## Exercise:
From the entries below, return exactly the lines beginning at the one that contains "order: Perissodactyla" and ending at the one that contains "Q: Fraction of annotators marking 'moving'?", both of them included, and only those lines.

[[ Entries provided, beginning ]]

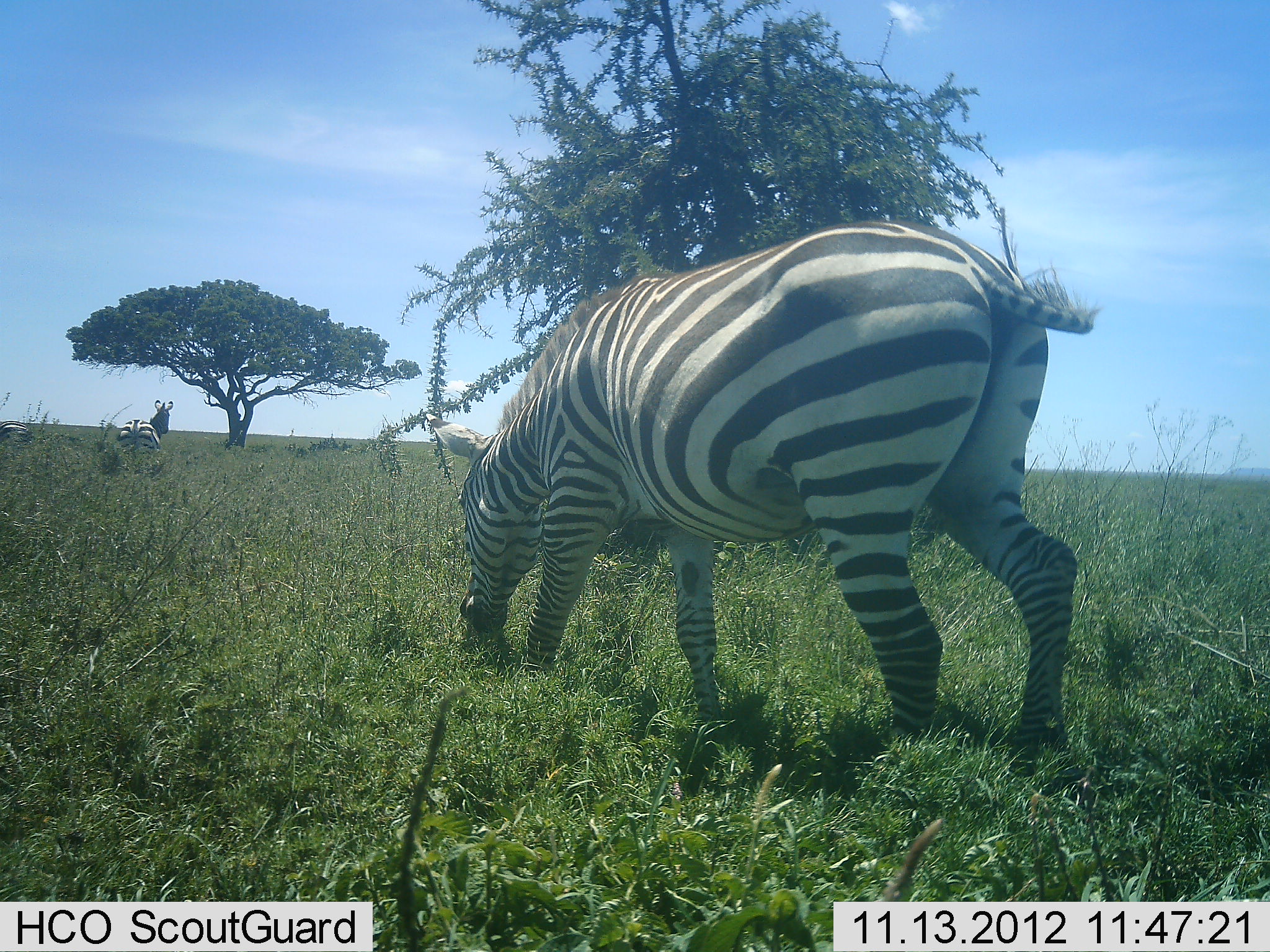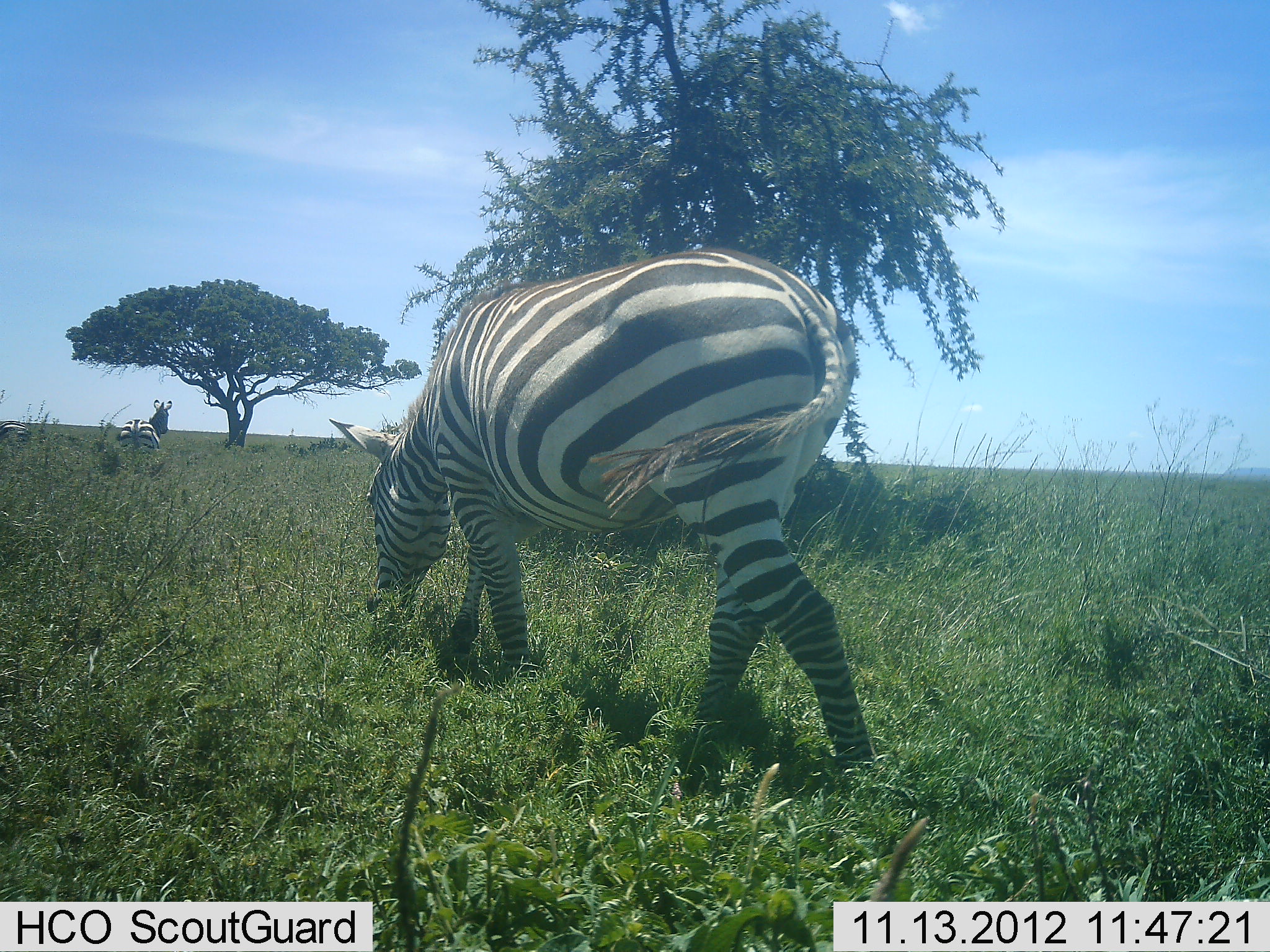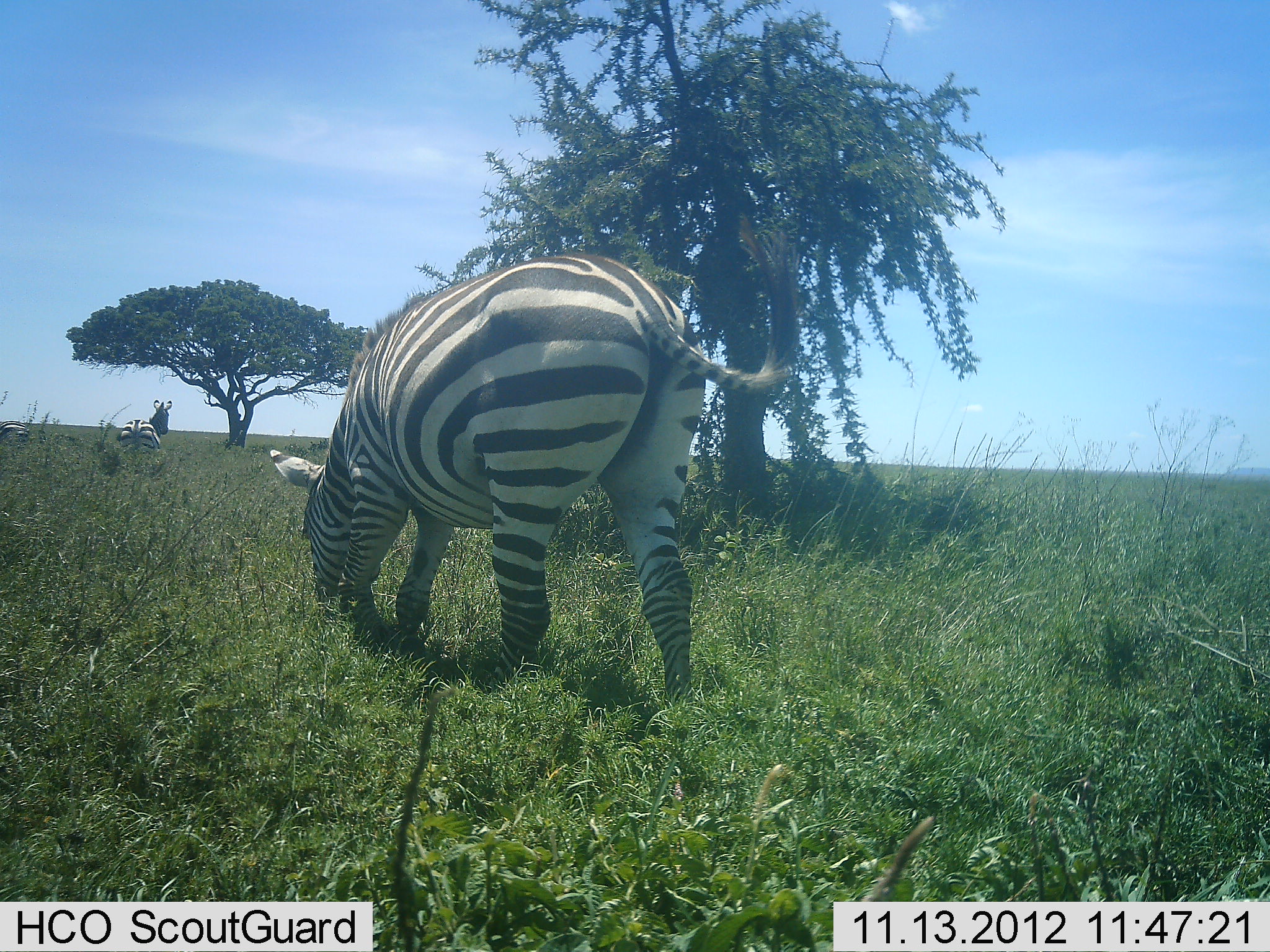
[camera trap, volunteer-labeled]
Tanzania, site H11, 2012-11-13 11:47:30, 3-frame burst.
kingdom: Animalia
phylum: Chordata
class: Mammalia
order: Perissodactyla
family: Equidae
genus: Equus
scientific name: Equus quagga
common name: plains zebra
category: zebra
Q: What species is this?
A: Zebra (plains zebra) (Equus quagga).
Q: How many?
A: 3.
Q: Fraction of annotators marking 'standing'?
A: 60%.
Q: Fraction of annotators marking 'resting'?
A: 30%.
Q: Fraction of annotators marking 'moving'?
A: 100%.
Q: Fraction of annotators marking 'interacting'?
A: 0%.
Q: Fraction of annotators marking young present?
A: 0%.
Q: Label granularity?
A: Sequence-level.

[[ Entries provided, end ]]

## Completed task:
order: Perissodactyla
family: Equidae
genus: Equus
scientific name: Equus quagga
common name: plains zebra
category: zebra
Q: What species is this?
A: Zebra (plains zebra) (Equus quagga).
Q: How many?
A: 3.
Q: Fraction of annotators marking 'standing'?
A: 60%.
Q: Fraction of annotators marking 'resting'?
A: 30%.
Q: Fraction of annotators marking 'moving'?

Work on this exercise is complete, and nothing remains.